Risonansia – com’è andata?

Bene direi: si è solo rotta la macchina finché ero in sala d’aspetto. Una gioia proprio. Alla fine a forza di tentativi (che sarà stato spegnere e riaccendere una ventina di volte), la macchina è ripartita e io sono entrata.

Il referto lo ritiro sabato, ma il tipo mi ha già anticipato che è comunque tutto invariato e sto bene.

Evviva! Ma voglio la cura: non intendo rischiare oltre.

E preferibilmente l’interferone sotto cute: fa molto meno male!

E una settimana di ferie. Ma ferie davvero!

E una brioche alla crema. No, quella ce l’ho.

Risonansia

Riassunto delle puntate precedenti:
– azatioprina, farmaco teratogeno
– puttanocchio [cit.] mood
– wash out di 6 mesi minimo.

Sei mesi senza cura, sei mesi senza copertura, sei mesi esposta. Che la sclerosi multipla non è un raffreddore, non la curi quando si mostra. La sclerosi multipla è prevenzione (perla di saggezza delle 16:16).

Quindi siccome con l’Architetto va per le lunghe, per le litigate, per il dissesto economico, ho preso il toro per le corna e sono andata dalla Neuro per vedere di riprendere una terapia puttanocchio-compatibile.

C’è. Interferone intramuscolo una volta a settimana. AKA una puntura dolorosa da bestia, con il rischio pure che facendola ti pigli un nervo, di una cosa fortissima (e datata) perché per farne una sola a settimana bisogna andarci giù pesante e quindi la sindrome similinfluenzale ti stende almeno un giorno.

Ma prima sentiamo cosa dicono dal pubblico.
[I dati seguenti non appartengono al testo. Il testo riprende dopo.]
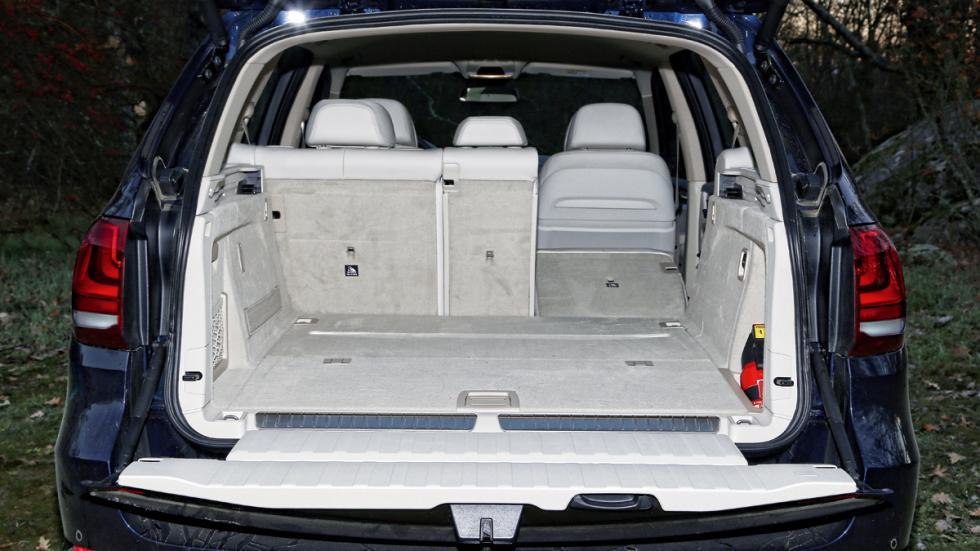 BMW-X5-eDrive-maletero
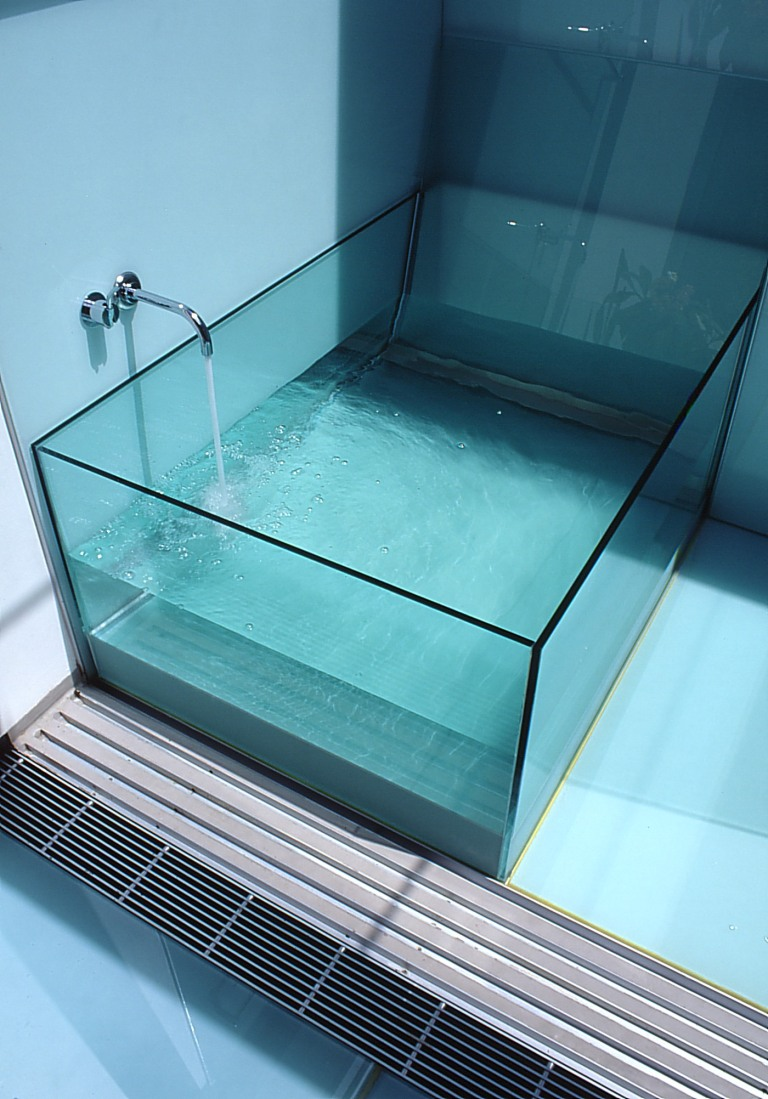 McCarthy Residence 33_en-suite_glass bath detail_Stephen Varady Photo ©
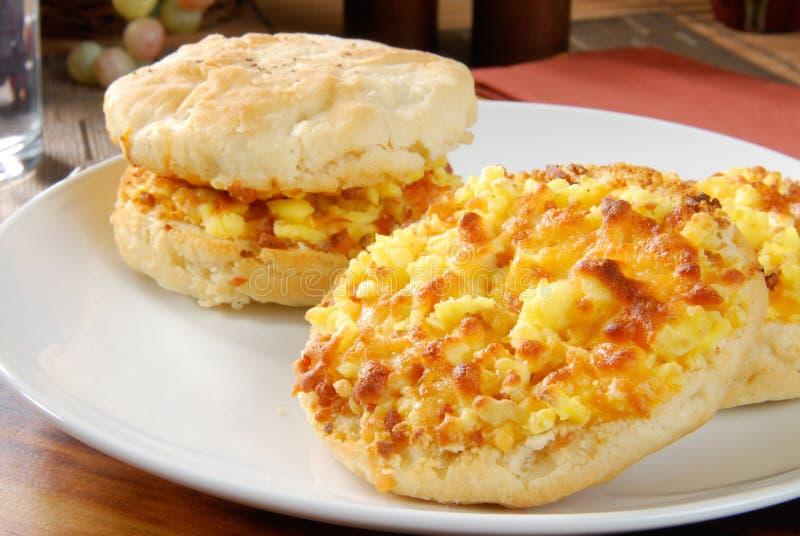 De muffin van het ontbijt stock afbeelding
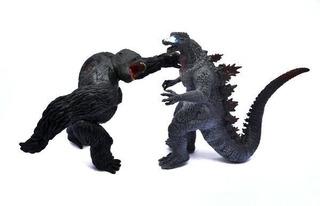 Godzilla Vs King- Kong Kit 30 Cm Con Sonido * Envió Gratis*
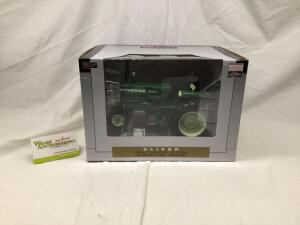SpecCast Collectibles Classic Series 1/16 scale officially licensed replica Oliver 1650 gas narrow front tractor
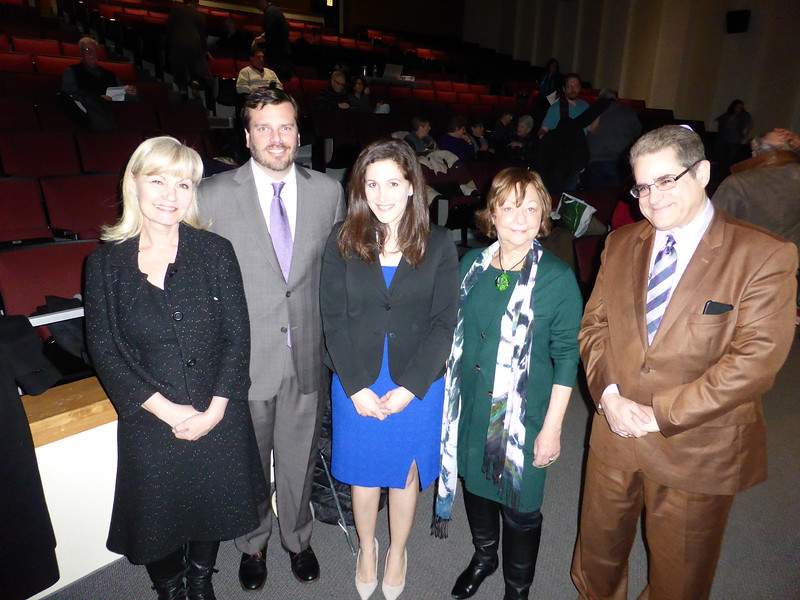 (L to R: Donna Dees-Thomases, moderator, Adam Skaggs, Senior Counsel at Everytown for Gun Safety, Mandi Perlmutter, Advocacy Lead of the NJ Chapter of Moms Demand Action for Gun Sense in America, Rhoda Schermer, Chairperson, NJPPN,  Rabbi-Hazzan Shaul Marshall Praver, Newtown, CT)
Sentiamo la mamma :”Mah io non la farei, sta tanto bene senza terapia, la vedo proprio bene…” Immagino il linguaggio tecnico di questo commento vi abbia spiazzati.

“Sì però io vorrei riprendere qualcosa, non so di quanto posticipo il PP*”

Neuro:”Beh però è un po’ che non facciamo una risonanza… Fai una risonanza e poi decidiamo”.

E niente: domani vado sotto, o dentro. E intanto spero. Spero che non siano stati 6 mesi di peggioramento asintomatico, spero che mi diano una copertura, spero che anche vada tutto bene. E intanto mi preoccupo. Me le braccia che perdono forza. Per il fastidio a portar pesi. Per la stanchezza che non dà tregua.

Domani almeno colazione abbondante, che devo essere digiuna da 6 ore e dalle 8.30 non posso più mangiare.

*[Progetto Puttanocchio (cit.)]

Il calcio è uno sport semplice

L’altro giorno, lunedì credo, ho visto Sfide, il programma sullo sport di rai tre, che mi piace un sacco e che però fanno in seconda serata e io ho sempre sonno, il tema era “Italia – Germania” nel calcio. Ho acceso negli anni 70, a “Italia – Germania 4-3”, poi hanno fatto “Italia – Germania” dell’82, e poi quella del 2006.

Beh sapevo come sarebbe andata a finire, eppure m’è venuta l’ansia che mi viene quando gioca la nazionale, che sarò puerile, ma quando gioca la nazionale non ce n’è per nessuno. E quindi ho deciso che alla prossima risonanza la mente si concentrerà su:

1970: Albertosi, Burgnich, Facchetti, Bertini, Rosato (Poletti 91), Cera, Domenghini, Mazzola A. (Rivera 46), Boninsegna, De Sisti, Riva – Allenatore Valcareggi Ferruccio. MARCATORI: Boninsegna 8, Schnellinger 90, Müller G. 94, Burgnich 98, Riva 104, Müller G. 110, Rivera 111.

1982: Zoff, Bergomi, Cabrini, Gentile, Collovati, Scirea, Conti B., Tardelli, Rossi P., Oriali, Graziani (Altobelli 7 – Causio 89) – Allenatore Bearzot Enzo MARCATORI: Rossi P. 56, Tardelli 69, Altobelli 80, Breitner 83.

Il calcio è un gioco semplice:  22 uomini rincorrono un pallone per 90 minuti e alla fine vincono i tedeschi. Se non giocano con gli italiani.

Surviving risonanza

Ad agosto la mia neurologa crede che io abbia avuto una ricaduta lampo, e siccome l’unico modo per sapere se ci sono nuove lesioni è una risonanza magnetica (RMN), allora via, sotto col tubo. Ho chiamato ad agosto e l’ho fatta ieri.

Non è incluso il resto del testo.